Monti: «È un momento cruciale per l’Europa. Subito riforme e operazione crescita»
Il presidente del Consiglio, Mario Monti, ha riferito in Aula alla Camera sul vertice europeo del 23 maggio scorso e sulle misure anticrisi che saranno discusse anche nella nuova riunione di fine giugno a Bruxelles.
«Sono lieto di questa occasione per fare il punto sulla dinamica delle decisioni europee in una fase particolarmente intensa e cruciale per l’Europa e per il nostro Paese». Mario Monti, nell’informativa alla Camera sulla situazione nell’Eurozona, ha descritto una «fase particolarmente intensa e cruciale per l’Europa» e ha spiegato che in vista dell’«appuntamento più rilevante a Bruxelles», cioè il Consiglio europeo di fine mese, «il governo cerca, con l’appoggio e il retroterra importantissimo del Parlamento, di essere protagonista non solo nei vertici ma anche nella costruzione del consenso» del percorso che va da qui al 28 giugno quando «avremo una serie di momenti di avanzamento parziale verso le decisioni».

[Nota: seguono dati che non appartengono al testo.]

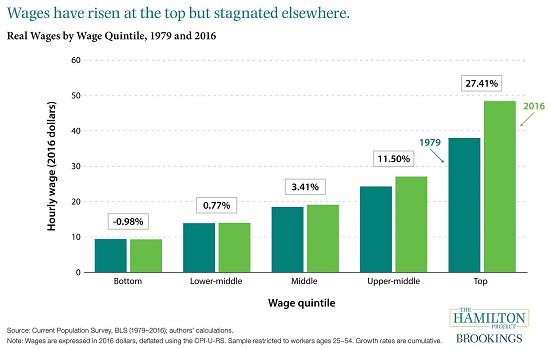 Wage Stagnation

«Sono qui per fare il punto sulla dinamica di una fase intensa e particolarmente cruciale per l’Europa e per il nostro paese» ha affermato inoltre il presidente del consiglio, sottolineando poi: «non ho né chiesto né ricevuto telefonate con la Cancelliera Merkel. Oggi sarò a Berlino dove incontrerò il ministro tedesco delle Finanze, Wolfgang Schauble». Parlando ancora del panorama internazionale Mario Monti ha detto che è «comprensibile l’apprensione con cui Obama» segue la situazione in Europa.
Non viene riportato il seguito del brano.